My stomach clenches.
“I’ve been selfish,” she continues, her voice barely above a whisper. “So incredibly selfish. I kept you from your father not to protect you, but to protect myself. From having to share you, from having to face what I did by leaving Michigan the way I did.”
“Mom,”
“No, let me say this. I need to say this.” She reaches for my hands, holding them tightly in her own. “You have every right to know Jeremy. To have a relationship with him and with Emma if that’s what you want. I was wrong to keep that from you, and I’m sorry. I’m so, so sorry.”
“Him being brought up after all these years,” she continues, “it brought up everything I thought I’d buried. All the pain, all the anger, all the fear of losing you to the family I kept you from. I thought I could keep him in the back of my mind forever, neverthink about him, never deal with what happened. But you have the right to make your own choices about your relationship with him.”
“Mom, you don’t have to…”
“I do have to. Because I love you more than my own fear, more than my own hurt feelings, more than my need to pretend the past doesn’t exist.” She squeezes my hands tighter. “If you want to talk to Jeremy, if you want to meet him and Emma, if you want to build relationships with them, I support you. Completely. Whatever happens, whatever you decide, I love you and I support you.”

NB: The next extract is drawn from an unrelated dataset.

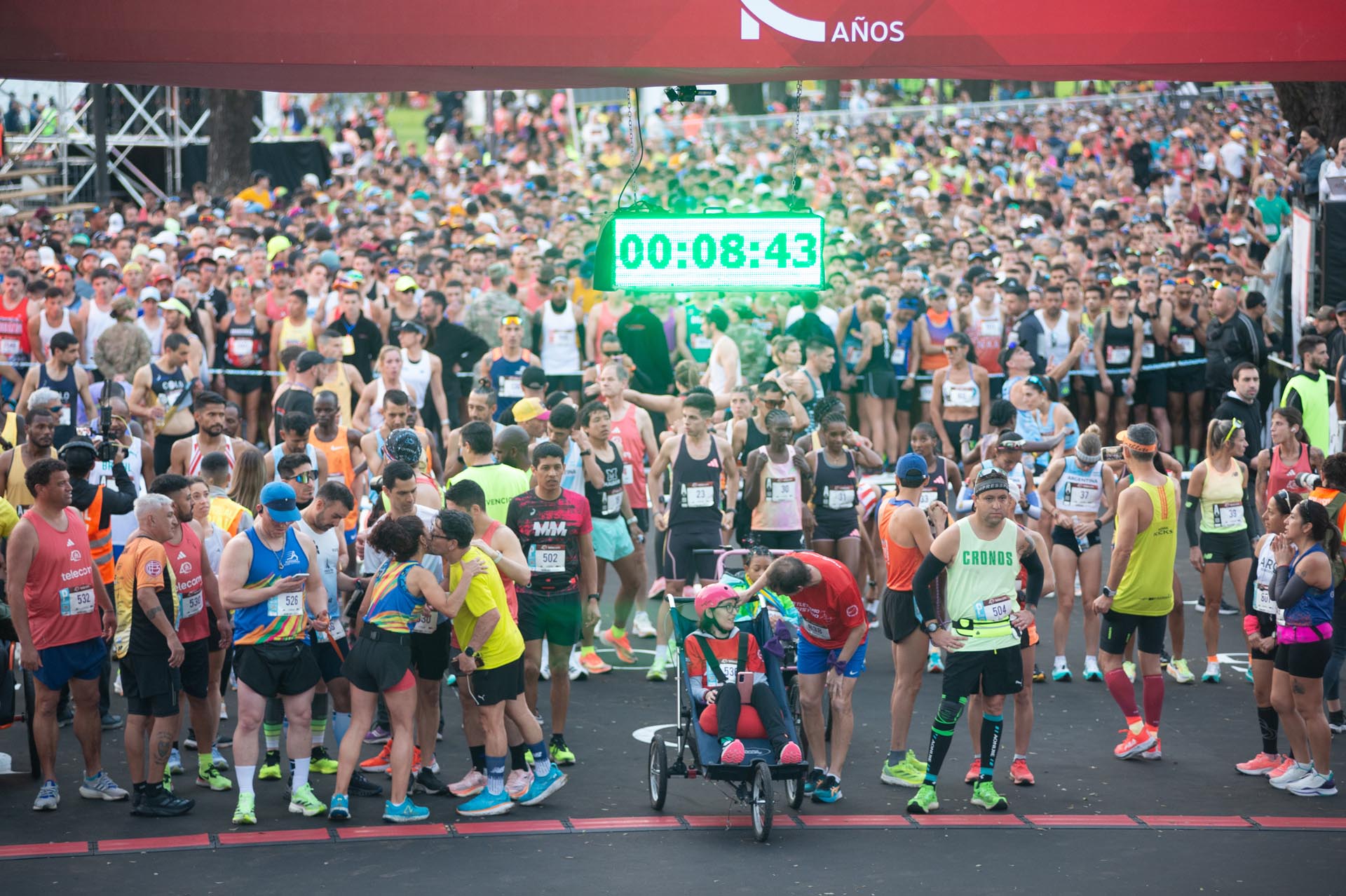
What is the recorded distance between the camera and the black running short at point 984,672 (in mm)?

“Thank you,” I whisper, tears threatening to fall. “Thank you for saying that.”
“I should have said it years ago. I should have been brave enough to let you know him when you were little, when it might have been easier for everyone.”
“Maybe. But you did what you thought was right at the time. And you raised me, Mom. You and Robert gave me a good life, a family that loves me. That doesn’t change just because I want to know where else I come from.”
She pulls me into a fierce hug, and we both cry—her from relief at finally letting go of eighteen years of secrets and control, me from the overwhelming realization that I no longer have to choose between loving my mom and wanting to know my father.
When we finally separate, she wipes her eyes and attempts a smile. “Tell me about your trip. I want to hear everything.”
A week passes in the blur of returning to routine. School, soccer practice, homework, time with Derek that feels both more precious and more natural after our Catalina experience.
My upcoming game gets closer—two days away now. Coach Martinez has been running us through drills with increasing intensity, and I can feel my skills sharpening, my focus improving. The heart condition that seemed so scary a few weeks ago has become just another piece of information about my body, manageable and monitored but not limiting.